Please locate each line in the listing below that contains the word "white" and copy those lines out. Case counts, so match capital and lowercase letters precisely.

● **Supplied records**

[START]

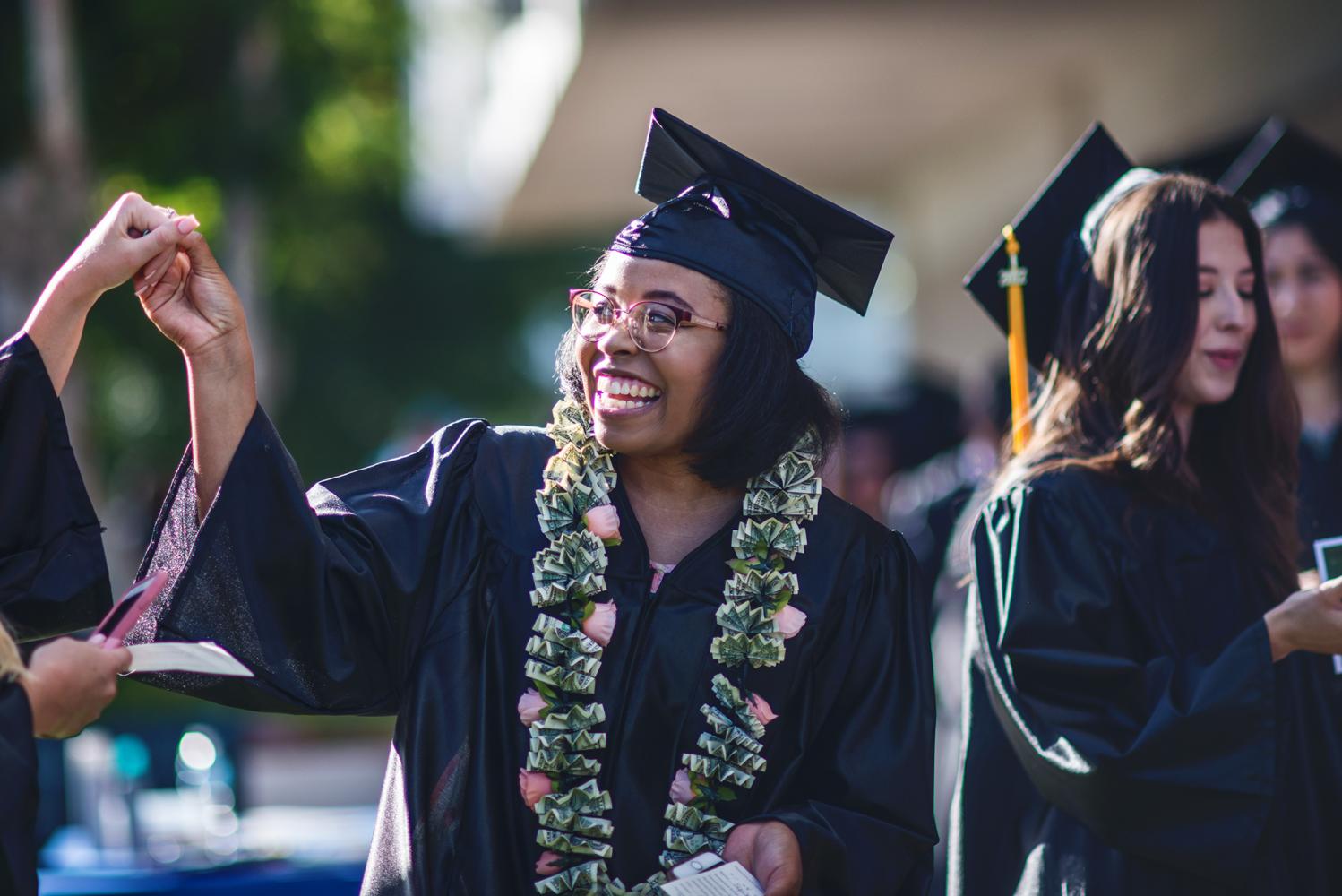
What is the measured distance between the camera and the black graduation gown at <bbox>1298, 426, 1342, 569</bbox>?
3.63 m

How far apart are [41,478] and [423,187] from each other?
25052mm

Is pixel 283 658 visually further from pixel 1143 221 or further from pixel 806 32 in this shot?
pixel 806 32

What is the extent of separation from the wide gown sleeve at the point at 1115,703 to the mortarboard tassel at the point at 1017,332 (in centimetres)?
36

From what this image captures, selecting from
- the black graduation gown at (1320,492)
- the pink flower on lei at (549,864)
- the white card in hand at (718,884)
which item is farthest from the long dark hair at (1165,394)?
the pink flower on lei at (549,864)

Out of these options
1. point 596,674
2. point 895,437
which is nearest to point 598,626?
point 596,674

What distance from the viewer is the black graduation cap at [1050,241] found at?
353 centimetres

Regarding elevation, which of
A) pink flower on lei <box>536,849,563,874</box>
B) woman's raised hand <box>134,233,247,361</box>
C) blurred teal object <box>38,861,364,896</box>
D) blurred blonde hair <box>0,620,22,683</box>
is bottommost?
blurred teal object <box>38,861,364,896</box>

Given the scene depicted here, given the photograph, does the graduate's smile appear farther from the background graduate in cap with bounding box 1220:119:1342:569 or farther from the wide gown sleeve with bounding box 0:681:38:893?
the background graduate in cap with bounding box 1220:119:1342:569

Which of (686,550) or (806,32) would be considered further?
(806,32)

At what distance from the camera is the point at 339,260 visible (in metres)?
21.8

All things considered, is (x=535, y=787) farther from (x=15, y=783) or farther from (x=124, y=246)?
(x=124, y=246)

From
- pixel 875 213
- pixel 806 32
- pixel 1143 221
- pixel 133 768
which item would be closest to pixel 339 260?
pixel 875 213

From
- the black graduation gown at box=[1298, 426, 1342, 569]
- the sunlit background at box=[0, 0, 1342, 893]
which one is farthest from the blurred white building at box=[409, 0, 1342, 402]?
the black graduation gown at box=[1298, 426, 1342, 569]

[END]
[START]

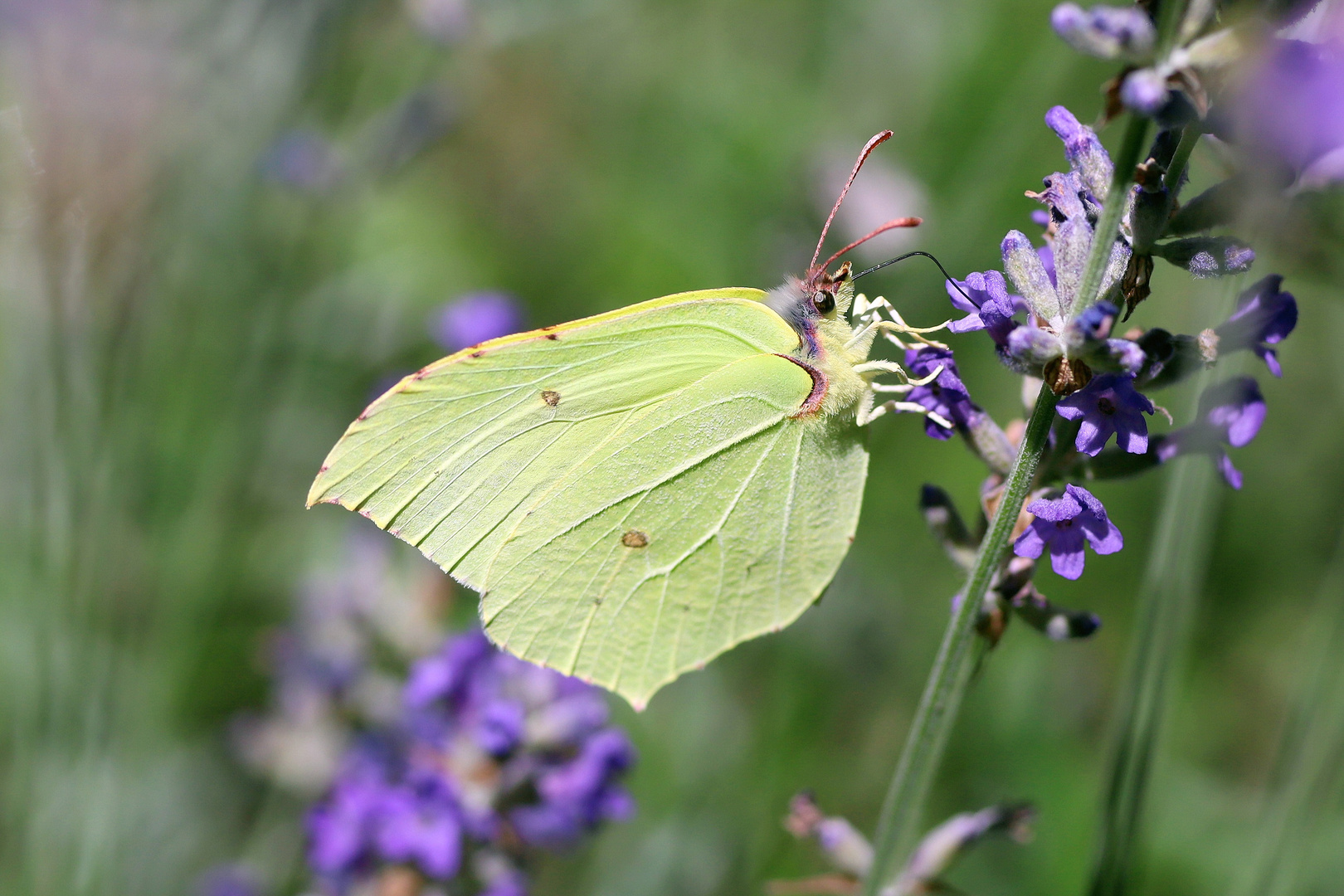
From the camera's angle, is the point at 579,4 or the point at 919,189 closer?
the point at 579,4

[END]

● **Output of the task**
- the white card in hand at (718,884)
which one is farthest from the blurred white building at box=[409, 0, 1342, 402]?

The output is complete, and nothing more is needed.